• Text for analysis:
=== Begin Enclosure ===
Why do we need another chicken blog or forum?

Many chicken forums are moderated to sell commercial feed, chemicals and ideology.
I prefer to find my own balance between nature, welfare and cost in raising happy chickens.

Friday, January 14, 2011

Rats in the chook yard...

They're always a problem around chook pens. You can't ever really get rid of them unless you pick up every grain before going to bed... Let's face it, life is too short.

Poisons are reasonably effective, but not nice to use. Last time (in desperation) I laid out baits, I killed an antichinus and a ringtail possum. It was very distressing, as I hadn't realised such animals also take baits (or perhaps eat poisoned rat carcasses). But the blue stuff in their dying droppings was fairly obvious.

I've been trapping successfully for quite a while now, using the mesh brooder with a little sleeve-insert made of rods that all point inward. I only trap when rat numbers build up, and this seems to keep overall populations fairly low. For instance, the first time I used my brooder as a trap, I caught 21 rats in a single night. The most I've caught since then is 10; usually it's only one or two.
=== End Enclosure ===
Collected data:
=== Begin Enclosure ===
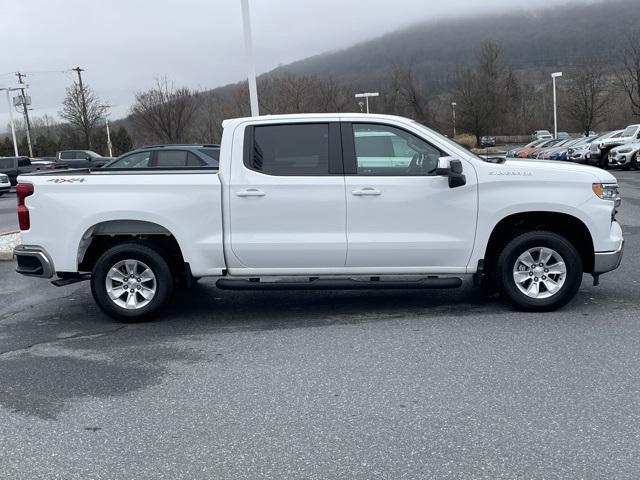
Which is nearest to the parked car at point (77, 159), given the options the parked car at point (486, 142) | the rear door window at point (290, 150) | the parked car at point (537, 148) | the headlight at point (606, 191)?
the parked car at point (537, 148)

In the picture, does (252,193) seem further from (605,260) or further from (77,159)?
(77,159)

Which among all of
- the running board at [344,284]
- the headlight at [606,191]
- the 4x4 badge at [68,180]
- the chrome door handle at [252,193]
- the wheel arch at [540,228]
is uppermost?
the 4x4 badge at [68,180]

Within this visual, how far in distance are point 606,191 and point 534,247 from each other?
0.87 meters

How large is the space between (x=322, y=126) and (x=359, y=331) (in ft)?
6.73

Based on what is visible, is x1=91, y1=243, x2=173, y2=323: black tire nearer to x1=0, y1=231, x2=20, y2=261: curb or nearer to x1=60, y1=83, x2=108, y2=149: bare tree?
x1=0, y1=231, x2=20, y2=261: curb

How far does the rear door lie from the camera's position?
629 centimetres

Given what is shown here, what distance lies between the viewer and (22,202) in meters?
6.46

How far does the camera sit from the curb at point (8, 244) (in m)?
10.5

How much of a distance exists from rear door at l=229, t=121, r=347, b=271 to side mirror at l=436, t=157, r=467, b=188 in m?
0.94

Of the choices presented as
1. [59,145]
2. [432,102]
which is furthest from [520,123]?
[59,145]

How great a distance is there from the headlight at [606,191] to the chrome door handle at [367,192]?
208 cm

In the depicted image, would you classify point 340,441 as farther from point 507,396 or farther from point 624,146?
point 624,146

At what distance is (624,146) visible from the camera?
2728 cm

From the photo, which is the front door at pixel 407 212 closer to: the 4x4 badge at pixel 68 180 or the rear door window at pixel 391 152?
the rear door window at pixel 391 152
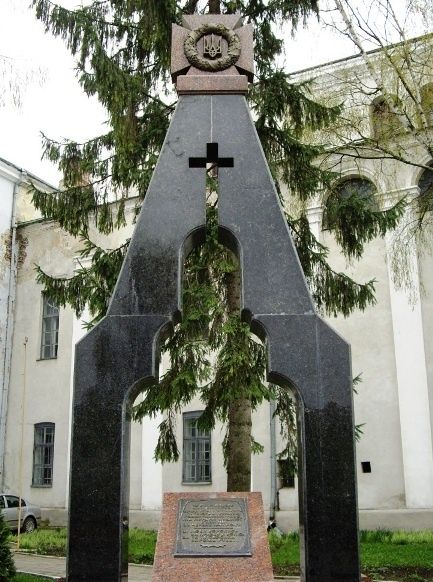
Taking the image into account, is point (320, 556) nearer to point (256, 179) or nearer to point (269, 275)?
point (269, 275)

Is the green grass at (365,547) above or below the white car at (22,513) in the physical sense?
below

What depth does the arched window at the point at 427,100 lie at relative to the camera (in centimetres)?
1107

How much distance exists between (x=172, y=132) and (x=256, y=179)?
91cm

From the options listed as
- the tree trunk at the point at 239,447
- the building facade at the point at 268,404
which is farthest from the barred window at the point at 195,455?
the tree trunk at the point at 239,447

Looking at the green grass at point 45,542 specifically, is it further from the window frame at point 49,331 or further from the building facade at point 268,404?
the window frame at point 49,331

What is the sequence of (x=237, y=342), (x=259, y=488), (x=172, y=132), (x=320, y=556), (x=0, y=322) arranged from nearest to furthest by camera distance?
(x=320, y=556), (x=172, y=132), (x=237, y=342), (x=259, y=488), (x=0, y=322)

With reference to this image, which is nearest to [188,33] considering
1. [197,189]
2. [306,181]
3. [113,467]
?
[197,189]

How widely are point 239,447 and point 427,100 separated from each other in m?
6.22

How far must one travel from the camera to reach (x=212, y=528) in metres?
5.52

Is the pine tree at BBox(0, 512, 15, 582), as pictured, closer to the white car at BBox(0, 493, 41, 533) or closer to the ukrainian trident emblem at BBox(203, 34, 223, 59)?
the ukrainian trident emblem at BBox(203, 34, 223, 59)

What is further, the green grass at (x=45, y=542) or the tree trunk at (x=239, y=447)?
the green grass at (x=45, y=542)

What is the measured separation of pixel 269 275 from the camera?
227 inches

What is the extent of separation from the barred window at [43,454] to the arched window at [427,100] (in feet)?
47.9

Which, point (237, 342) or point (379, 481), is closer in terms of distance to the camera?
point (237, 342)
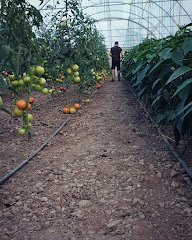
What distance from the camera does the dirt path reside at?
1.62m

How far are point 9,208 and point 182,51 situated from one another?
1578 millimetres

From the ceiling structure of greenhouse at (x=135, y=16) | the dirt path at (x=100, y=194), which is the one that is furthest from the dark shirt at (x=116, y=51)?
the dirt path at (x=100, y=194)

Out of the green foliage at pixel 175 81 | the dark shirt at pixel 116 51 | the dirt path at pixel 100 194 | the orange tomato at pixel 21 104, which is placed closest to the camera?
the dirt path at pixel 100 194

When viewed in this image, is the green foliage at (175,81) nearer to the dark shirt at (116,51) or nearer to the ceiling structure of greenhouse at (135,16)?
the ceiling structure of greenhouse at (135,16)

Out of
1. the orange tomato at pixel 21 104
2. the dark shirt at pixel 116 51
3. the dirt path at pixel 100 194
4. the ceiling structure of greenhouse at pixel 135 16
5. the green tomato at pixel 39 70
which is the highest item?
the ceiling structure of greenhouse at pixel 135 16

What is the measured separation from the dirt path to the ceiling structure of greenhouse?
555 cm

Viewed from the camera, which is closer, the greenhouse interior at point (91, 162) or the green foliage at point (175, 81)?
the greenhouse interior at point (91, 162)

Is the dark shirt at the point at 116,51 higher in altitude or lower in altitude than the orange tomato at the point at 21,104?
higher

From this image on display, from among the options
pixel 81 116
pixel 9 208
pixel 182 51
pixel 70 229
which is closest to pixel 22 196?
pixel 9 208

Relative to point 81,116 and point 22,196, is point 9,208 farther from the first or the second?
point 81,116

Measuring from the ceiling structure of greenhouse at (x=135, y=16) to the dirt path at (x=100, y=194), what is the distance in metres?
5.55

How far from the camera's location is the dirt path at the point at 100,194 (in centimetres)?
162

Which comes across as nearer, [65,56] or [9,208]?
[9,208]

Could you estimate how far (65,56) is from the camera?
4410 millimetres
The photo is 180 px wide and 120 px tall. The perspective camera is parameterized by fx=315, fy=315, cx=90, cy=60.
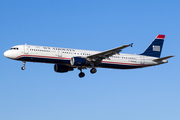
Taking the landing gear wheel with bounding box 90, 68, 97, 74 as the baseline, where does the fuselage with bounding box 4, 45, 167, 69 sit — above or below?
above

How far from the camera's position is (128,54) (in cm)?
=== End Enclosure ===
• Things to do:
**1)** Output the passage of the blog post on rats in the chook yard that opens with the words "Why do we need" and closes with "is too short.".
**2)** According to the blog post on rats in the chook yard, how many rats were caught the first time the mesh brooder was used as a trap?

• Results for the exercise:
**1)**
Why do we need another chicken blog or forum?

Many chicken forums are moderated to sell commercial feed, chemicals and ideology.
I prefer to find my own balance between nature, welfare and cost in raising happy chickens.

Friday, January 14, 2011

Rats in the chook yard...

They're always a problem around chook pens. You can't ever really get rid of them unless you pick up every grain before going to bed... Let's face it, life is too short.

**2)** 21 rats in a single night.